The Norfolk Island Gaming Authority (NIGA) is to be shut down by the Australian Government, after a report found it to be “barely viable” and failing to adequately meet its responsibilities as a regulator.
The report, carried out over two months by audit firm Centium Group under the instruction of Australian Minister for Territories Paul Fletcher, found the regulator to be “beyond redemption”, with concerns including transparency, oversight and conflicts of interest.
The report reads: “The authority and the former administration have been more concerned about raising revenue from gaming licences than having due regard to its regulatory functions.
“We recommend that it not continue to operate in its current form.”
NIGA, based on the tiny islet of Norfolk Island in the Pacific Ocean, was stripped of its power to grant gambling licences to international operators in April, after concerns were raised over its 2015 licensing of BetHQ, an operator with reported links to controversial online betting exchange CITIbet.
Also highlighted as an issue in the report was the conflict of interest arising from the NIGA Director being the brother-in-law of the island’s former Chief Minister and Minister for Tourism, Industry and Development.
The latter’s potential influence on internal audits was underlined as a key indicator of NIGA’s not being fit for purpose, while the fact that this relationship was not declared at any stage proved another nail in NIGA’s coffin.
Senator Fiona Nash confirmed the government’s decision to shut NIGA down.
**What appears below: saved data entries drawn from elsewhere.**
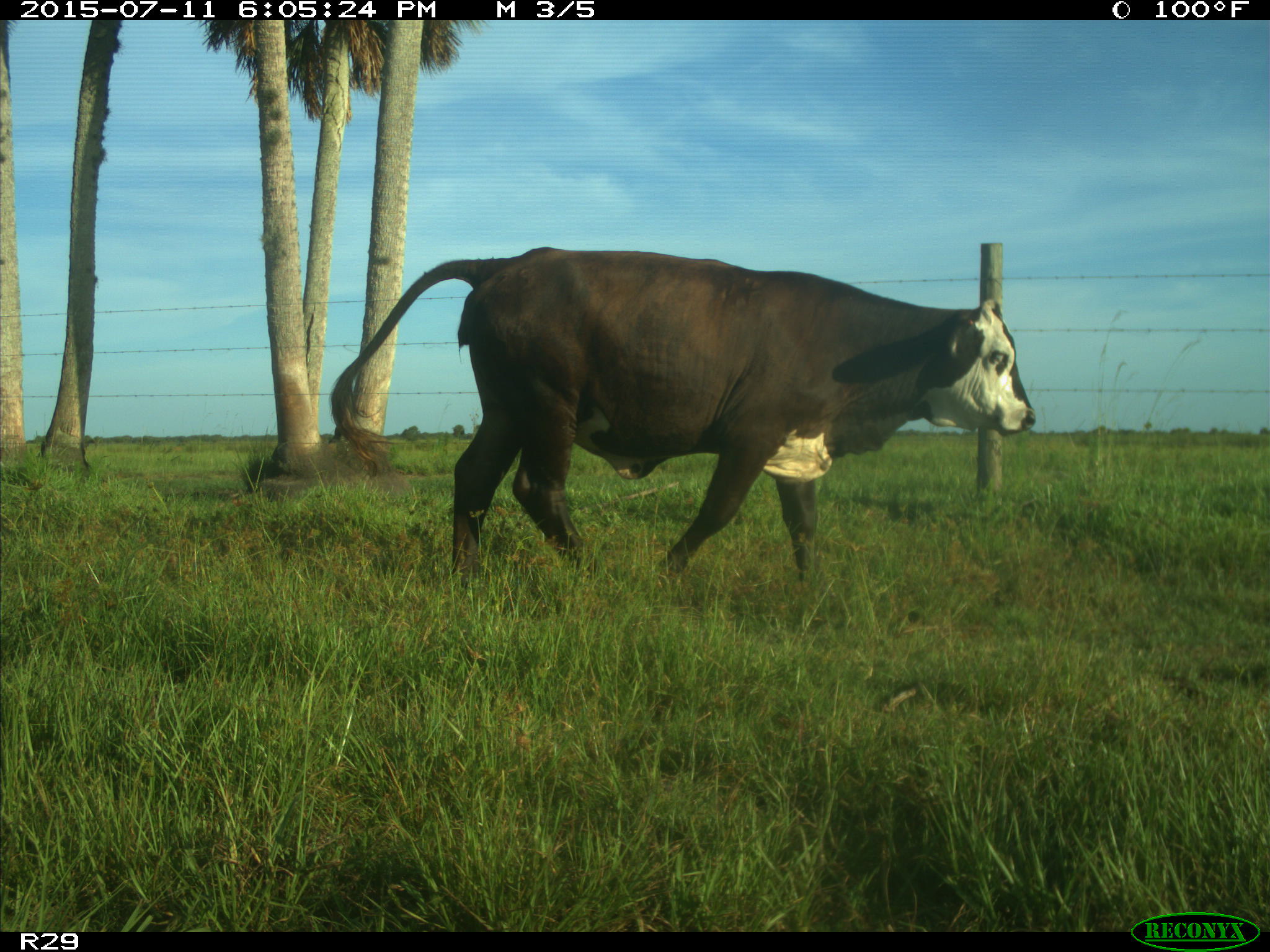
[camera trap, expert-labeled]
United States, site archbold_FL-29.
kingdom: Animalia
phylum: Chordata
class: Mammalia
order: Artiodactyla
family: Bovidae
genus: Bos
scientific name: Bos taurus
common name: domestic cow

She said: “Gambling in Australia must be carefully regulated to ensure the integrity of our sport and to protect consumers.
“Centium’s report made it abundantly clear that the authority is beyond redemption and that these problems cannot be resolved satisfactorily.
“As a result, I am entirely confident that closing the authority is the right thing to do.”
Operators licensed by NIGA will have until 31 March to secure licences with other jurisdictions.